# Single vs Dual Cam



## backcast88 (Mar 7, 2009)

I am pretty new to archery and currently shoot a single cam bow. What are the advantage/disadvantages of a single cam bow? Same question applies for dual cam bows. Lets hear what everybody thing as to what is better and why.


----------



## Matador_0 (Mar 8, 2007)

backcast88 said:


> I am pretty new to archery and currently shoot a single cam bow. What are the advantage/disadvantages of a single cam bow? Same question applies for dual cam bows. Lets hear what everybody thing as to what is better and why.


Dual or binary cam bows are typically a tad faster. It is easier to design an agressive draw force curve on them. Many have draw stops so generally they have a more solid wall. They are thought to be a little noisier than single cams.

Single cam bows are a tad slower in general, and they are though of as being a little quieter. In addition, they are less likely to go out of tune, and when they do the effect on arrow flight is not as significant as in 2 cam bows. The weakest part in the whole setup is the cable yoke (the Y part that attacches to the limb). If one of the arms of the yoke streches more than the other, the idler wheel might lean. In the past single cam bows where seen as being more precise and easier to keep in tune.

Nowdays with binary cams and non-streching string materials, it is just a matter of preference.

So in summary:

2 cams: faster + solid wall.
single cams: quieter + easier maintenance

Just my 2 cents, of course you will find lots of digressing opinions on this topic


----------



## Okie918 (Aug 3, 2009)

Matador_0 said:


> Dual or binary cam bows are typically a tad faster. It is easier to design an agressive draw force curve on them. Many have draw stops so generally they have a more solid wall. They are thought to be a little noisier than single cams.
> 
> Single cam bows are a tad slower in general, and they are though of as being a bit more quiet. In addition, they are less likely to go out of tune, and when they do the effect on arrow flight is not as significant. The weakest part in the whole setup is the cable yoke (the Y part that attacches to the limb). If one of the arms of the yoke streches more than the other, the idler wheel might lean. In the past single cam bows where seen as being more precise and easier to keep in tune.
> 
> ...




Spot on.:beer:


----------



## john304 (Aug 8, 2009)

I agree:darkbeer:


----------



## wicked1Joe (May 19, 2009)

john304 said:


> I agree:darkbeer:


Yep...X3:darkbeer:


----------



## herd97 (Sep 13, 2005)

Single all the way with a big wheel at the top they just look cooler...


----------



## Yuma Sentinel (Jun 6, 2009)

*cams 101*

Two cams of olden days were really fast but also harder to Tune. They had a split cable that went to the upper limbs and would go out of time after a lot of shooting. Then came the single cam. One string and one control cable. Hard cam on the bottom and an ideler wheel on top. Very easy to tune and produced fast speeds! Great idea and many companys still use it ie...mathews, martin and diamond. Then came the Cam and a Half. Hoyt and others use it. The Cams are different on both ends and usally still have a cable that splits and attaches to the upper limbs. More speed than a single cam and still easier to time than a dual cam. Fast forward to Bi-nary cams.

┄┄┄┄┄┄┄┄┄┄

From the cam bow thread, extract the passage between "2 cams: faster" and "(Aug 3, 2009)", inclusive. Rely only on the cam bow thread.

* GIVEN MATERIAL *
┄┄┄┄┄┄┄┄┄┄

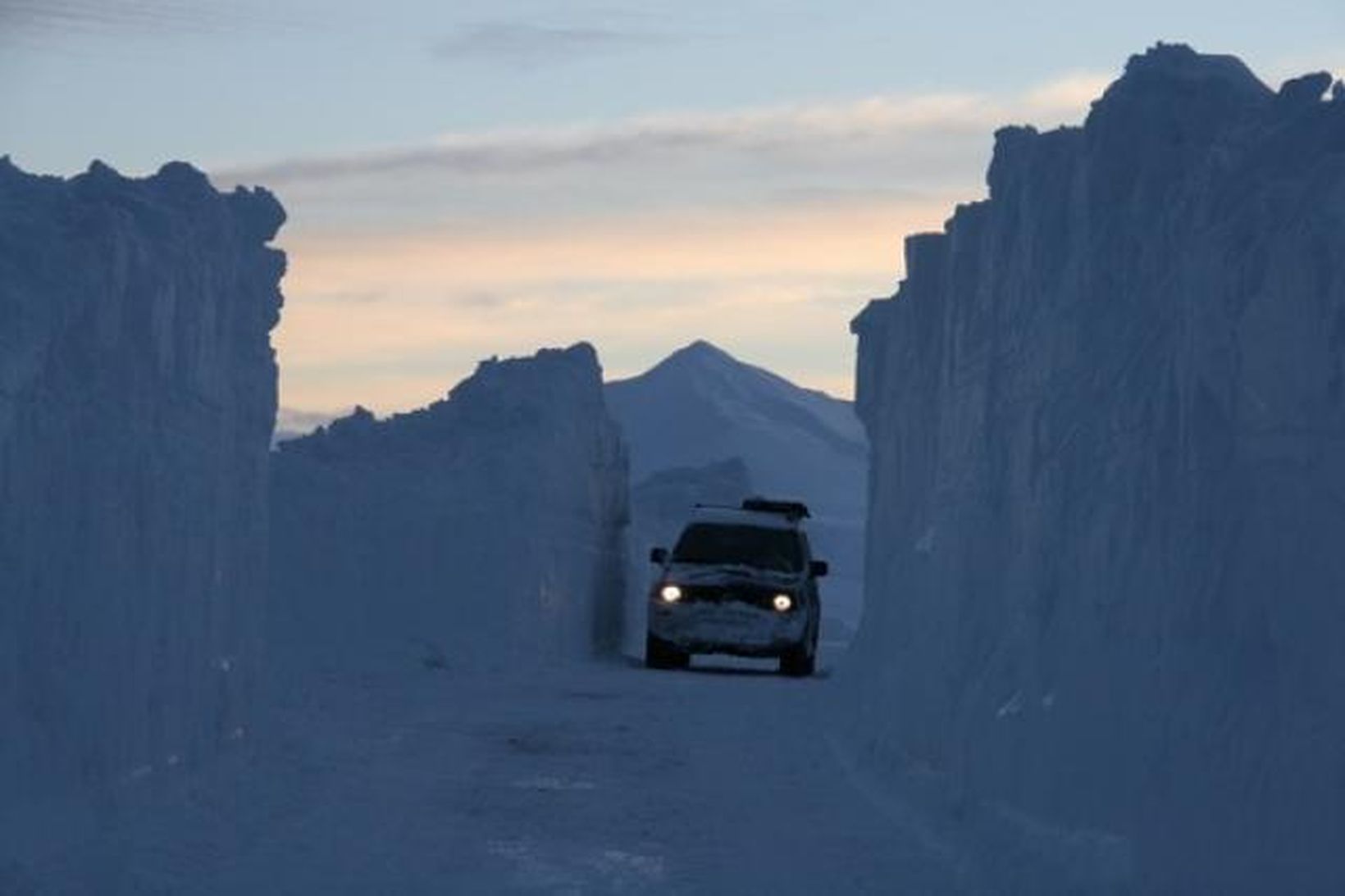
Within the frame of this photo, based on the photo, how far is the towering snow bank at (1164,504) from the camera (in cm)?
973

┄┄┄┄┄┄┄┄┄┄

* FULL ANSWER *
2 cams: faster + solid wall.
single cams: quieter + easier maintenance

Just my 2 cents, of course you will find lots of digressing opinions on this topic


----------



## Okie918 (Aug 3, 2009)